◆ **Text**
════════

Woman, An Intimate Geography5
This is one of those books that I am considering buying for every woman I know: young, old, of all creeds, races, and religions.... even after completing it I am STILL floored by its appropriate, humorous, scientific, lyrical, and profound words.  It is empowering without any negativism.  There is not a shread of male-bashing in this work of art.   Natalie Angier is a science writer for the New York Times and her work is infused with just enough science to make all the fascinating issues she covers comprehensible to any and everyone who reads this book.   She covers the female body like no one ever has, and I don't just mean the chapters on breasts, the uterus, and the ovaries, but the hormones, the menstrual cycles, nursing babies, menopause, exercise, chemistry, and the psychology of being a woman.  I wish so much that this amazing piece of work had been around when I was 18 and wondering what the hell was WRONG with me! (nothing. apparently.  But who can tell an 18 year old anything.... maybe if I could have read it.....).  Angiers carefully weaves together the myths, the legends, the cultures, and even the misogyny from where we ALL come and gracefully and humorously meshes them with the studies, the sciences, the theories and the facts, and gives the reader an entire body of work on all of the issues about ourselves we are curious about.   It is book that teaches you something fascinating about how and why you are and work and play and love.  One of the themes that surrepticiously repeats in this book is the completely normal, completely natural, "you are SO ok - it's laughable to think otherwise" theme.  Women are complex and complicated creatures and we owe that to this magnificent temple called the body and we now have all the evidence and joy in this book to know that.

════════

◆ **Data excerpts**
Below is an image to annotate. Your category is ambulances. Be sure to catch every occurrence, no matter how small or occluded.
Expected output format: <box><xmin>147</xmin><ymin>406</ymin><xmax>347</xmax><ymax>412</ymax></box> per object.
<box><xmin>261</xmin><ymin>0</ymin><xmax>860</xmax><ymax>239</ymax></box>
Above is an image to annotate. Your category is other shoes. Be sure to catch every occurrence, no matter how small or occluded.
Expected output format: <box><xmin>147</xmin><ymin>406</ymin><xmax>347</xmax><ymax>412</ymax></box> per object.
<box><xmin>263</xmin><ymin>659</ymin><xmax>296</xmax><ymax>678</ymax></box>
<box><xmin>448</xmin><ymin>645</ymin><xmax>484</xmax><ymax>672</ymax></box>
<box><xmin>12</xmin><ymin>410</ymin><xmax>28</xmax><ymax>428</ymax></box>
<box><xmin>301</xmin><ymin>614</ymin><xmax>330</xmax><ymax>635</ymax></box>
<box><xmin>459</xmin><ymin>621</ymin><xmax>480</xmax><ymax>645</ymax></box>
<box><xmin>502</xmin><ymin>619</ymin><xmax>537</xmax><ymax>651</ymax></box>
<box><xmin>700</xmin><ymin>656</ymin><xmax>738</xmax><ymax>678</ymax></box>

════════

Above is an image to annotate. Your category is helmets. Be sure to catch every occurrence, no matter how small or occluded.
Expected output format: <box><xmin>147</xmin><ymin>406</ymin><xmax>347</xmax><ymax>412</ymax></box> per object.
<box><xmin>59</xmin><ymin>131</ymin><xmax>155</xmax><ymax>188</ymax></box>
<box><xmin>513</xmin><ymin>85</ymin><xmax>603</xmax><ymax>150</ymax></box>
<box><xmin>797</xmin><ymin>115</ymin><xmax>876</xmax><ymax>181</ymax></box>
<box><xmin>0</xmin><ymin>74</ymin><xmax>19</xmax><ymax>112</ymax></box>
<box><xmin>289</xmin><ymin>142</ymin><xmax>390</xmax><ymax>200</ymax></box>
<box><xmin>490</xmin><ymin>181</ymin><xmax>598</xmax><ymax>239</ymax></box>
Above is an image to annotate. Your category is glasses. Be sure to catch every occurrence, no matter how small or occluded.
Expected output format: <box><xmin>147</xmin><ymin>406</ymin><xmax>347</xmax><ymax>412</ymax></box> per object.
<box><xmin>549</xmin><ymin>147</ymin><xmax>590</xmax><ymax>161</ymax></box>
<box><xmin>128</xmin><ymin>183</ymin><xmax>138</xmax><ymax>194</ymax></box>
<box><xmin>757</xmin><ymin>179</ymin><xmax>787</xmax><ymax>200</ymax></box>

════════

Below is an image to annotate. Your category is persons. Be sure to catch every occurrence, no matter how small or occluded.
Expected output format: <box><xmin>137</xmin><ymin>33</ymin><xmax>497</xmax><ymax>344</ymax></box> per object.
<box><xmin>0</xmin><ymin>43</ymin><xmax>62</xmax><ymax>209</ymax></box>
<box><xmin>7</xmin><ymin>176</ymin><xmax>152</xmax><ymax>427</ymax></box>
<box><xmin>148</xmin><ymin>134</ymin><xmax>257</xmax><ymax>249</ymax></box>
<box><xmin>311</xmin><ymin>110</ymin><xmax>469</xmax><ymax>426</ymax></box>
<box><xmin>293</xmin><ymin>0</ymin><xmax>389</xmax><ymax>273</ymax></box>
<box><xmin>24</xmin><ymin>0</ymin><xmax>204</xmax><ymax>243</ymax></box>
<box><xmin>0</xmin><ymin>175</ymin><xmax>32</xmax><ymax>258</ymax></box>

════════

◆ **Problem requirements**
Translate this sentence from the book review into Spanish: "It is empowering without any negativism." You can ignore the entries.

◆ **Exercise result**
Es empoderador sin ningún negativismo.